Zestaw badawczy ELISA IgM (serum/plazma) przeciwciał do wirusa opryszczki proste (HSV I) RUO
To zestaw do jakościowego wykrywania ludzkiego surowicy/plazmy IgM HSVI. Zestaw nadaje się do klinicznego badania przesiewowego i diagnozy zakażenia HSVI w surowicy/plazmie.
Główne składniki
Materiały dostarczane z zestawem:
| Składniki |
96T/Puszka |
480T/Puszka |
| Płytka Mikrotiter powlekana |
1 torba |
8*12 |
5 toreb |
8*12 |
| Związek |
1 fiolka |
60, 5 ml |
5 fiol |
60, 5 ml |
| Bufor do prania (40X) |
1 fiolka |
20 ml |
5 fiol |
20 ml |
| Rozcieńczalnik próbki |
1 fiolka |
11 ml |
5 fiol |
11 ml |
| Substrat A |
1 fiolka |
7 ml |
5 fiol |
7 ml |
| Substrat B |
1 fiolka |
7 ml |
5 fiol |
7 ml |
| Zatrzymać rozwiązanie |
1 fiolka |
6 ml |
5 fiol |
6 ml |
| Kontrola negatywna |
1 fiolka |
1 ml |
5 fiol |
1 ml |
| Kontrola pozytywna |
1 fiolka |
1 ml |
5 fiol |
1 ml |
| Membrana płyty zamknięcia |
3 arkusze |
|
15 kartek |
|
Uwaga: różne partii zestawu reagentu i różne składniki nie mogą być wymieniane do użytku.Po otwarciu stabilny przez 3 miesiące w temperaturze 2- 8°C.
Procedura badania
1Wszystkie odczynniki powinny być dopuszczone do osiągnięcia temperatury pokojowej przez 15 minut przed użyciem.
2. Przed użyciem rozcieńczyć bufor do prania w tempie rozcieńczenia 1:40 wodą destylowaną.
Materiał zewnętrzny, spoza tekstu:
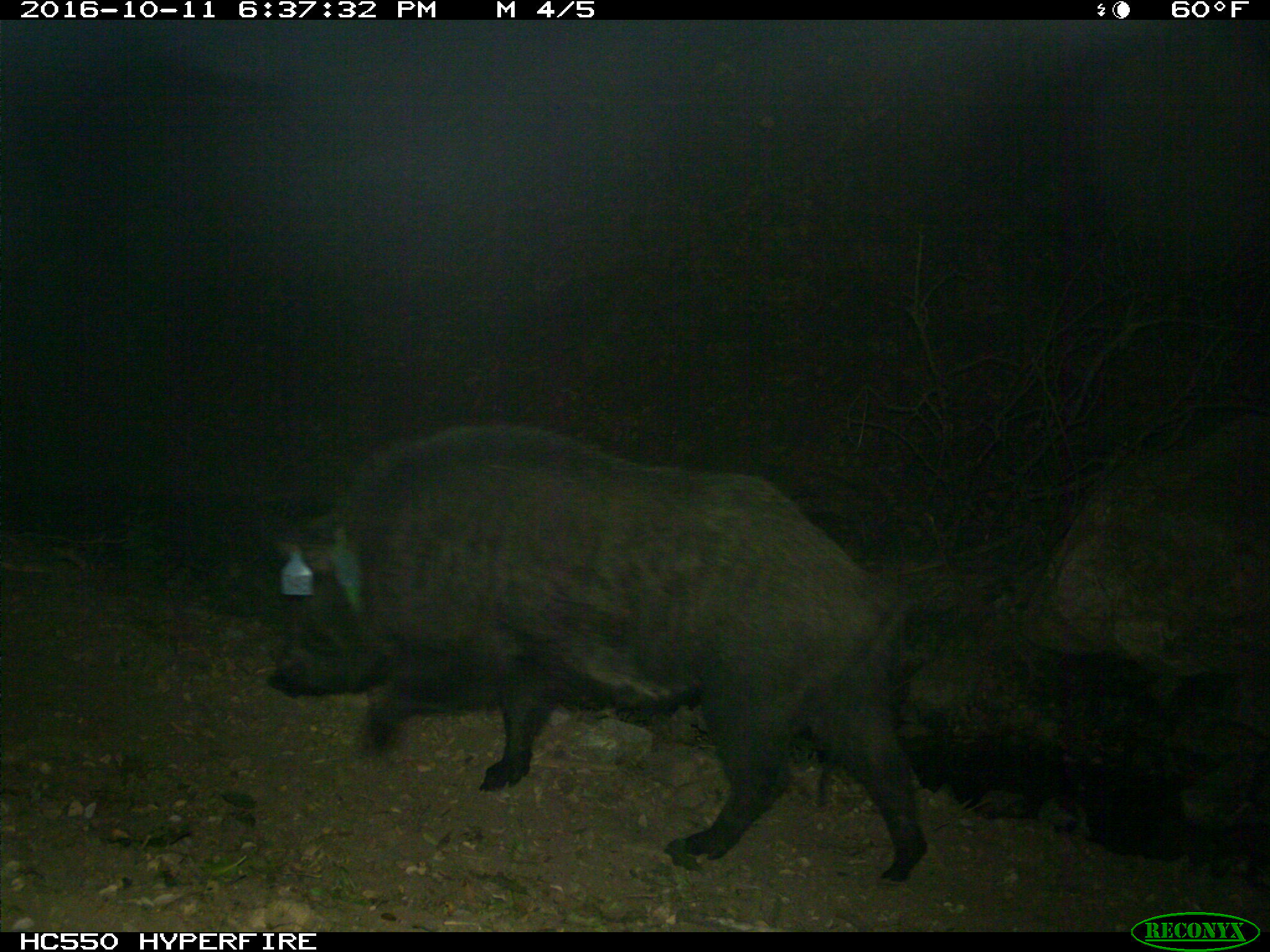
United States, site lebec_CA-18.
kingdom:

3. Dodać 100 μl rozcieńczalnika próbki do odpowiedniej studni (nie dodawać do studni pustej, do studni kontroli ujemnej i do studni kontroli dodatniej).każda płyta powinna być wyposażona w 2 studnie kontroli ujemnej, pozytywna kontrolka 1 i kontrolka 1 (jeśli wykrywa się z wykrywaniem podwójnej długości fali, nie jest dozwolone ustawianie żadnej kontrolki).
Uwaga: W celu uniknięcia skażenia krzyżowego należy użyć oddzielnego końca pipety do usuwania dla każdej próbki, kontroli negatywnej i pozytywnej.
4. Dodać próbkę 10 μl do odpowiedniej studni, dokładnie zmieszać za pomocą pipety,dodaje się 100μL kontroli ujemnej i kontroli dodatniej do studni kontroli ujemnej i studni kontroli dodatniej (nie dodaje się do studni pustej).
5. delikatnie wstrząsnąć, aby zmieszać przez 30 minut. inkubować w temperaturze 37°C przez 20 minut z membranową płytką uszczelniającą płytkę.
6. Po zakończeniu inkubacji, usunąć i wyrzucić pokrywę płytki. Wyjąć, dodać bufor do mycia do każdej studni przez 20 sekund. Powtórzyć 5 razy. Po ostatnim cyklu prania,przesuń talerz na papier czysty lub ręcznik, i dotknij, aby usunąć pozostałości.
7. odpowiednio dodawanie konjugacji 50 μL (nie dodawać do studni) Inkubacja w temperaturze 37°C przez 20 minut z membranową płytką uszczelniającą płytkę.
8. Powtarzać krok mycia przez 5 razy, jak w kroku 6.
9. Dodać podłoże A (50μL) i podłoże B (50μL) (nie dodawać do próżni).
10. Dodać 50 μL roztworu Stop do każdej studni (nie dodawać do pustej studni).Kalibracja czytnika płytki z Blank dobrze i odczytać absorbancji w 450nm. Jeśli używany jest instrument podwójnego filtra, ustawić długość fali odniesienia na 630 nm. Nie wolno ustawić pustych studni, jeśli do wykrywania używa się podwójnej długości fali. Obliczyć wartość odcięcia i ocenić wyniki.
Twoja wiadomość musi mieć od 20 do 3000 znaków!